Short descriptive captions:
------------------------------------------------------------------------

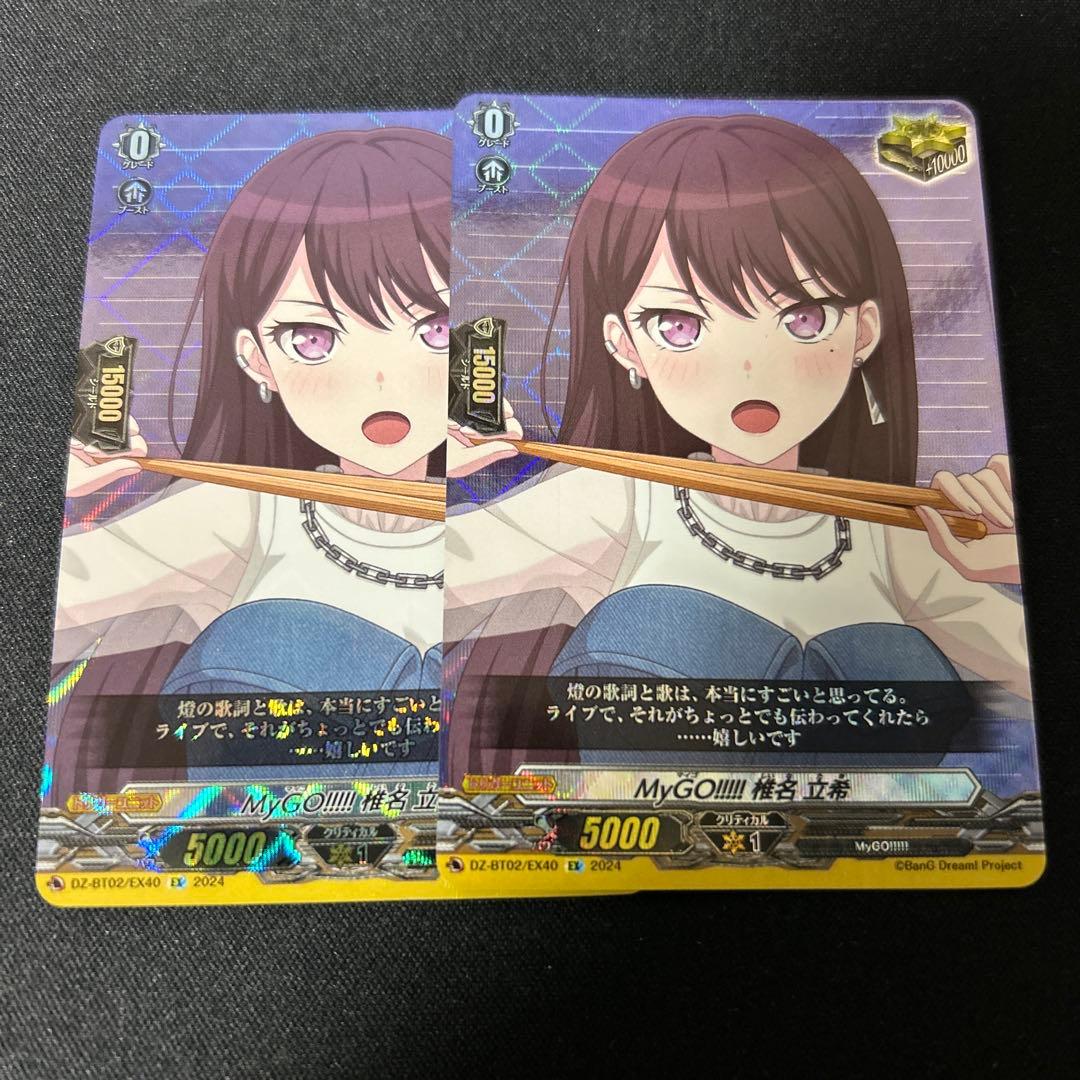 ヴァンガード MyGO!!!!! 椎名 立希 EX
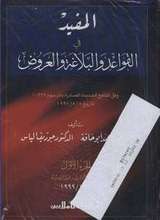 Ahmad Abu Haqah Al-Mufid fi al-qawa'id wa-l-balagha wa-l-'araud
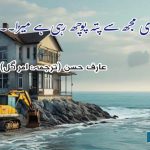 KDA-LDA-MDA-and-indigenous-people-of-Karachi.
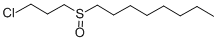 CAS#: 3569-57-1, 3-Chloropropyl-n-Octyl Sulfoxide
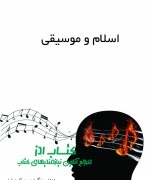 islam and music- final1 (1) اسلام و موسیقی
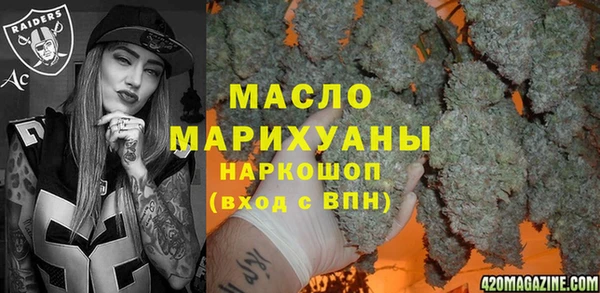 спиды Богданович
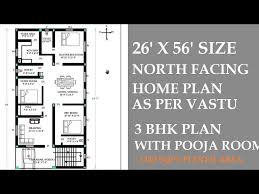 26 X 56 North Facing Home Plan 3 Bhk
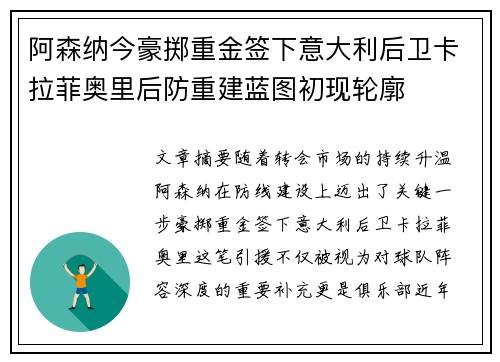 阿森纳今豪掷重金签下意大利后卫卡拉菲奥里后防重建蓝图初现轮廓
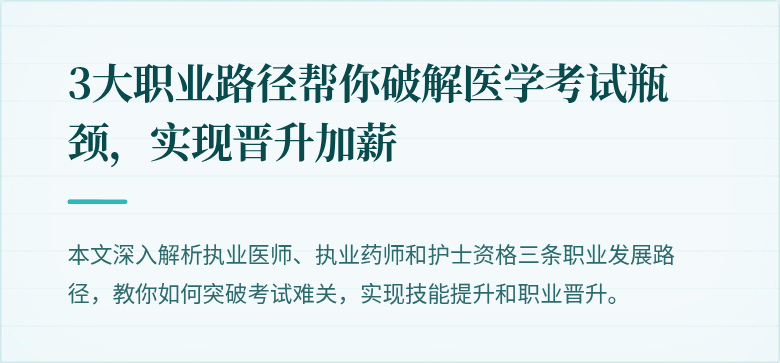 3大职业路径帮你破解医学考试瓶颈，实现晋升加薪
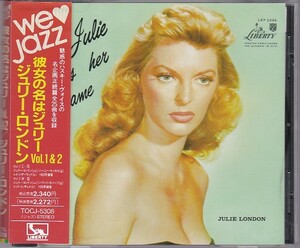 ★CD JAZZ 彼女の名はジュリーVol.1&2 Julie Is Her Name Vol. 1 & Vol. 2 *ジュリー・ロンドン Julie London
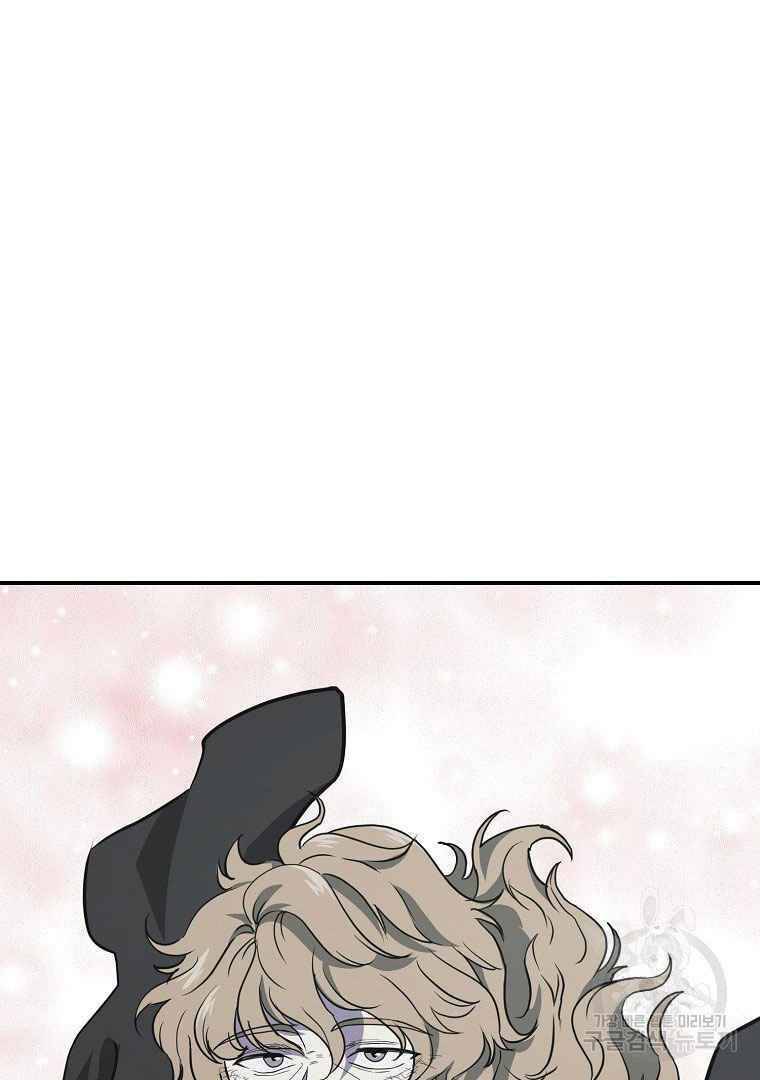 Thiếu Niên Phương Sĩ - Chương 13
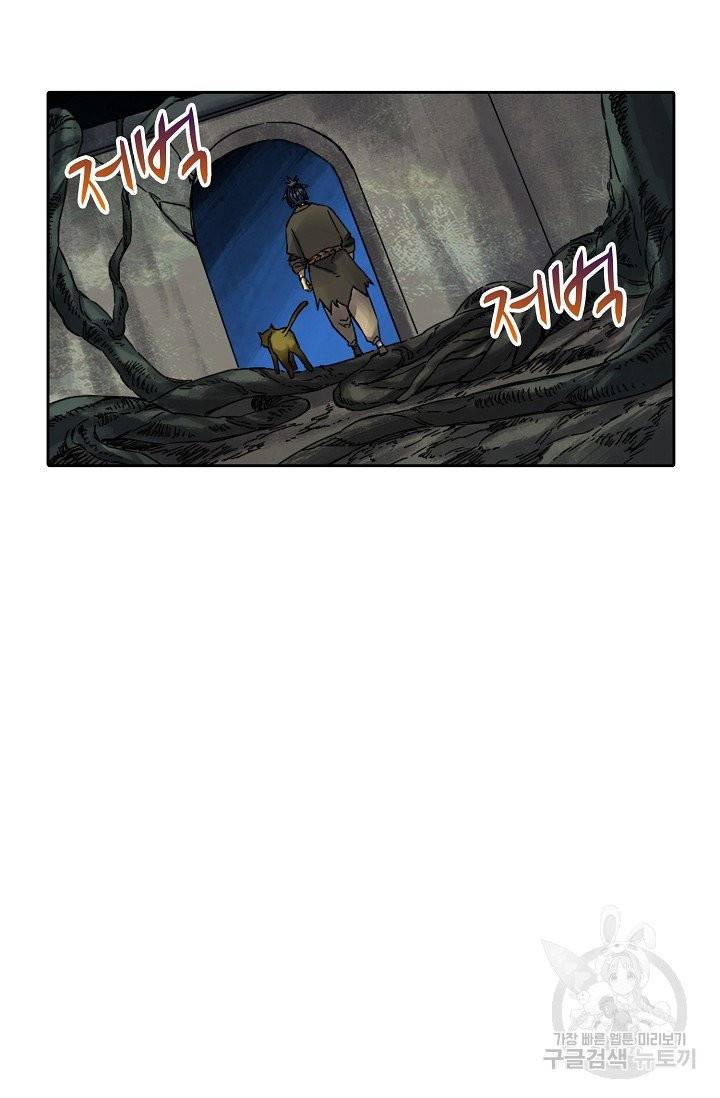 전무: 최강 무도 계승패 143화 6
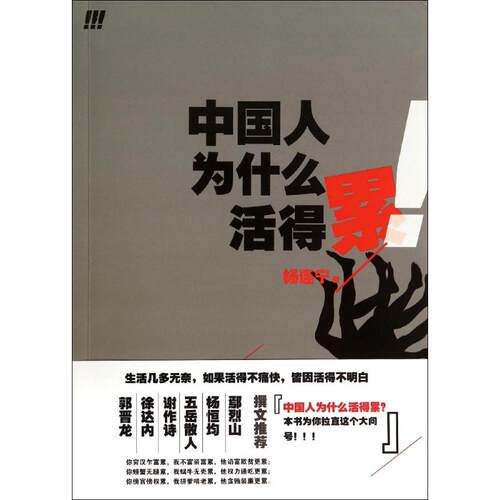 正版图书 中国人为什么活得累 杨连宁 著作 东方出版社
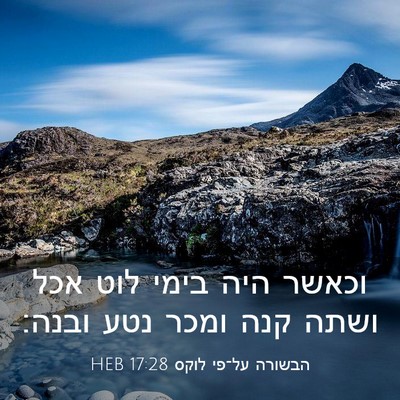 Picture 03 - הבשורה על־פי לוקס 17:28 HEB - וכאשר היה בימי לוט אכל ושתה - Bible Verse Picture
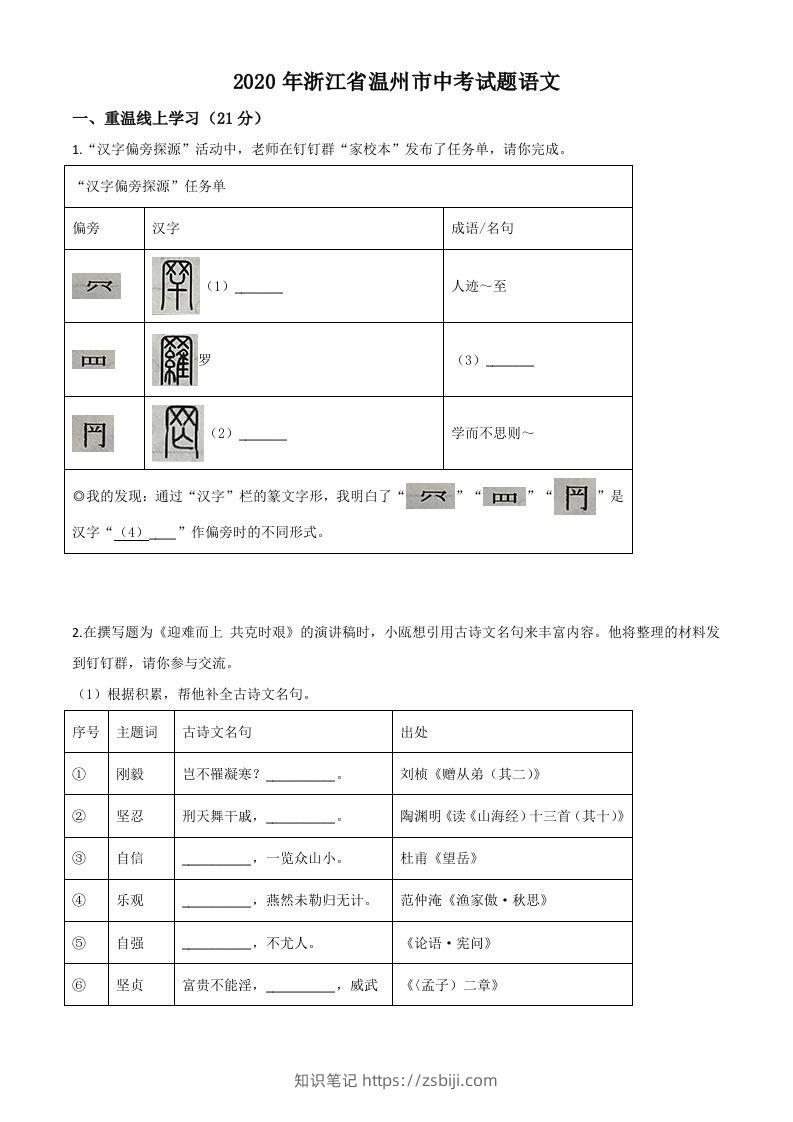 浙江省温州市2020年中考语文试题（空白卷）-知识笔记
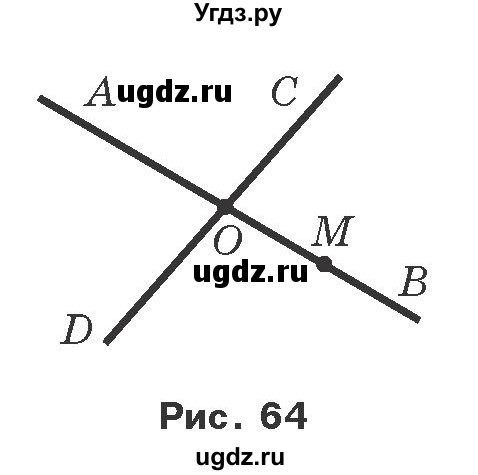 ГДЗ (Учебник) по геометрии 7 класс Мерзляк A.Г. / вправа номер / 55(продолжение 2)
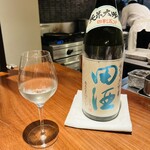 夢酒みずき - 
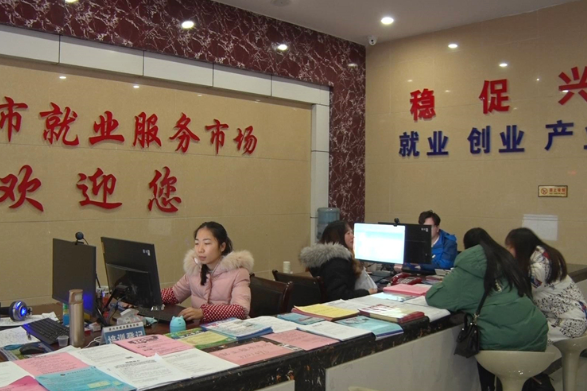 24小时免费就业服务热线 让就业招工不“打烊”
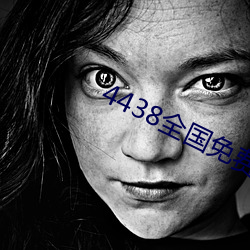 4438全國免費觀看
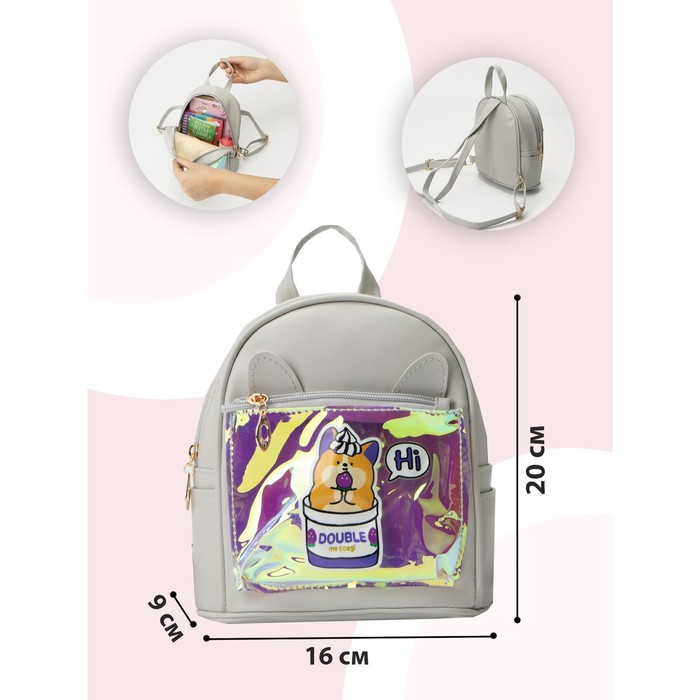 Рюкзак детский, отдел на молнии, наружный карман, 2 боковых кармана, цвет серый оптом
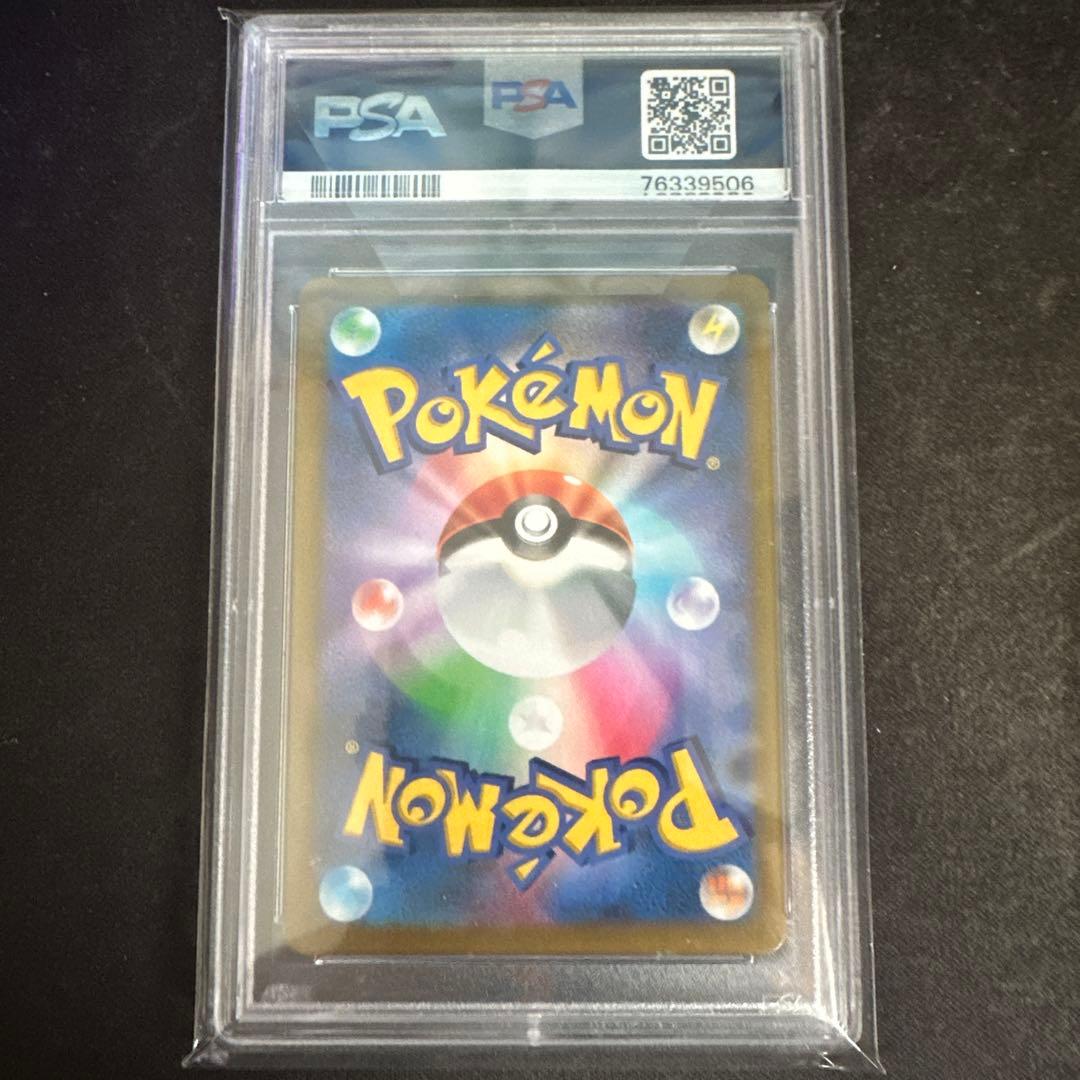 【断捨離】　psa10 まとめ売り　10万円相当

------------------------------------------------------------------------

#### [EXERCISE AIM]
Copy the lines above word for word, leaving out the pictures.

#### [SOLVED EXERCISE]
 ヴァンガード MyGO!!!!! 椎名 立希 EX
 Ahmad Abu Haqah Al-Mufid fi al-qawa'id wa-l-balagha wa-l-'araud
 KDA-LDA-MDA-and-indigenous-people-of-Karachi.
 CAS#: 3569-57-1, 3-Chloropropyl-n-Octyl Sulfoxide
 islam and music- final1 (1) اسلام و موسیقی
 спиды Богданович
 26 X 56 North Facing Home Plan 3 Bhk
 阿森纳今豪掷重金签下意大利后卫卡拉菲奥里后防重建蓝图初现轮廓
 3大职业路径帮你破解医学考试瓶颈，实现晋升加薪
 ★CD JAZZ 彼女の名はジュリーVol.1&2 Julie Is Her Name Vol. 1 & Vol. 2 *ジュリー・ロンドン Julie London
 Thiếu Niên Phương Sĩ - Chương 13
 전무: 최강 무도 계승패 143화 6
 正版图书 中国人为什么活得累 杨连宁 著作 东方出版社
 Picture 03 - הבשורה על־פי לוקס 17:28 HEB - וכאשר היה בימי לוט אכל ושתה - Bible Verse Picture
 浙江省温州市2020年中考语文试题（空白卷）-知识笔记
 ГДЗ (Учебник) по геометрии 7 класс Мерзляк A.Г. / вправа номер / 55(продолжение 2)
 夢酒みずき - 
 24小时免费就业服务热线 让就业招工不“打烊”
 4438全國免費觀看
 Рюкзак детский, отдел на молнии, наружный карман, 2 боковых кармана, цвет серый оптом
 【断捨離】　psa10 まとめ売り　10万円相当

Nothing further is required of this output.